In Nordamerika und Südafrika werden funkgestützte Zugvollständigkeitskontrollgeräte verwendet, die im Englischen als Train Integrity Devices (TID) oder Train Integrity Monitoring System (TIMS) bezeichnet werden. Sie bestehen aus einem „End-of-Train-Device“ (EOT) genannten Zugschlussgerät, das wie ein Zugschlusssignal durch das Eisenbahnpersonal am letzten Fahrzeug des Zuges angebracht und mit der Bremsleitung des Zuges verbunden wird, sowie einem Zugspitzengerät, das in Englisch „Head-of-Train Device“ (HTD oder HOT) genannt wird. Die beiden Geräte tauschen über Funk Daten miteinander aus, wobei das EOT den Druck der Hauptluftleitung und die Zugbewegung mittels Beschleunigungensoren und GPS misst und dem Zugspitzengerät über Funk übermittelt, wo sich mit Hilfe der Daten der Zugspitze eine Zugtrennung erkennen lässt. Die Zugvollständigkeitskontrollgeräte sind für europäische Anwendungen ungeeignet, da bei den üblichen kurzen Zugfolgen eine Zugtrennung nicht genügend schnell erkannt werden kann.

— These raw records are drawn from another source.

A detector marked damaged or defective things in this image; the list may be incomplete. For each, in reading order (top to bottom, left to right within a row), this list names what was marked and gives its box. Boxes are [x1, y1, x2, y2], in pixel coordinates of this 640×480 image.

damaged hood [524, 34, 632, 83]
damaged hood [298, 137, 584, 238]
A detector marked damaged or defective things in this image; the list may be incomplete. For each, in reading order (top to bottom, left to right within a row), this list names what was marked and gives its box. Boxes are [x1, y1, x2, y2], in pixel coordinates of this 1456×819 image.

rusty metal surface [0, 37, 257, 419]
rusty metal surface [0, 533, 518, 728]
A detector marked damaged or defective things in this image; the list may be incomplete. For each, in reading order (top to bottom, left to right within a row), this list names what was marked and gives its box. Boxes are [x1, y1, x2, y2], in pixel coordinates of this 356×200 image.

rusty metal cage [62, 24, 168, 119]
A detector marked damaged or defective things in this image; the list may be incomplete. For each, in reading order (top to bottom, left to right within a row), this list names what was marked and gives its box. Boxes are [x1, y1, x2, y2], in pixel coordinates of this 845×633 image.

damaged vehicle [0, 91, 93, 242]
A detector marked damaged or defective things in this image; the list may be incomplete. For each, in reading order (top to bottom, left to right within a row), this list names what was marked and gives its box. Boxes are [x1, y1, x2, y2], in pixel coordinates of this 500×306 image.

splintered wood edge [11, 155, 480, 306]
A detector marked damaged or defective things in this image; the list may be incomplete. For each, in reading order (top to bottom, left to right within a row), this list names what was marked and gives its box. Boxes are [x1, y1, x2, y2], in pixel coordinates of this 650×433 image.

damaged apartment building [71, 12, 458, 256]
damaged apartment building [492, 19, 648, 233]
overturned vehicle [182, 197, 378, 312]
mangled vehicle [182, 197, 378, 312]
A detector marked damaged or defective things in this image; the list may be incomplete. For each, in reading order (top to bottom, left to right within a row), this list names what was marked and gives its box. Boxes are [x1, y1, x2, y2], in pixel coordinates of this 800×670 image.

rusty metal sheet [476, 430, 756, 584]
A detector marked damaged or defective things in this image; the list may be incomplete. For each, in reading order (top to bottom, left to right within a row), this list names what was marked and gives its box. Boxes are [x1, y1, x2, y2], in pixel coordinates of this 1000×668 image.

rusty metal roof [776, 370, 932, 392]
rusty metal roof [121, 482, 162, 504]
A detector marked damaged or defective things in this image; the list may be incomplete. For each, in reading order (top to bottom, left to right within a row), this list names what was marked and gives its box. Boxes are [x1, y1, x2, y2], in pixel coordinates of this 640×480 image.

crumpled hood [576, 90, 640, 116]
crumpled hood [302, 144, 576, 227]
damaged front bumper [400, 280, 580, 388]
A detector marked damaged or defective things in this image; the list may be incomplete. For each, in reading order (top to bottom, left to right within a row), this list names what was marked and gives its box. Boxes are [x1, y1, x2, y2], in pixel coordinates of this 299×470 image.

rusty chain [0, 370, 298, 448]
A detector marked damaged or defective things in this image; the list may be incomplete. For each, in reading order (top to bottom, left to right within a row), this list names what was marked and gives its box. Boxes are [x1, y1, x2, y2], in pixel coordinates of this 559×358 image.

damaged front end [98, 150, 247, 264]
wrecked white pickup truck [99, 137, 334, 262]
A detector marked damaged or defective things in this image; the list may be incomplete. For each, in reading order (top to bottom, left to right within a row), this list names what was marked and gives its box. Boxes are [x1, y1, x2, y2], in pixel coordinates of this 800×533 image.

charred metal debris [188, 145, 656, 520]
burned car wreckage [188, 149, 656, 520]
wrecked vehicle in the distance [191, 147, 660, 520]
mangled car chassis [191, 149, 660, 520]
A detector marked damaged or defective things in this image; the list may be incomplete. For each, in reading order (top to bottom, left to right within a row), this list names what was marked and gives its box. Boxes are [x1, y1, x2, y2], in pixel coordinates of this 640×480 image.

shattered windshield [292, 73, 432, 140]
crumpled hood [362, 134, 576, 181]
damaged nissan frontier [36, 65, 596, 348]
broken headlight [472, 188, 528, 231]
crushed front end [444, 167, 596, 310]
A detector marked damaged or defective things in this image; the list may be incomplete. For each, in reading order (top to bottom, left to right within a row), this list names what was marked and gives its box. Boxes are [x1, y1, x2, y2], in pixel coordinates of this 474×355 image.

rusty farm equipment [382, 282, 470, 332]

In Nordamerika werden die Zugendgeräte meist als „Flashing rear-end device“, abgekürzt FRED bezeichnet, in Südafrika als „Telemeter“. Die Energieversorgung des Kontrollgerätes erfolgt durch Luft aus der Bremsleitung, die eine kleine Turbine im Gerät antreibt.

Das Zugspitzengerät wird in Nordamerika umgangssprachlich als Wilma bezeichnet, in Kanada ist auch die Abkürzung SBU für Sense and Brake Unit üblich. Das Zugspitzengerät verfügt in der Regel über mehrere Leuchtmelder, welche den Status des Zugendgerätes, der Kommunikation und die Bewegungen des Zugendes anzeigen. Weiter wird der Druck der Bremsleitung am Zugende digital angezeigt. Über einen Schalter kann eine Schnellbremsung durch das EOT ausgelöst werden. In modernen Lokomotiven ist das Zugspitzengerät meist in die Steuerung der Lokomotive integriert und die Anzeige erfolgt über das Prozesswert-Display an den Triebfahrzeugführer.

Die Österreichischen Bundesbahnen forderten 2019 ein europäisches Programm zur Einführung der automatischen Kupplung im Güterverkehr, u. a. zur einfacheren Feststellung der Zugintegrität für ETCS Level 3.[31]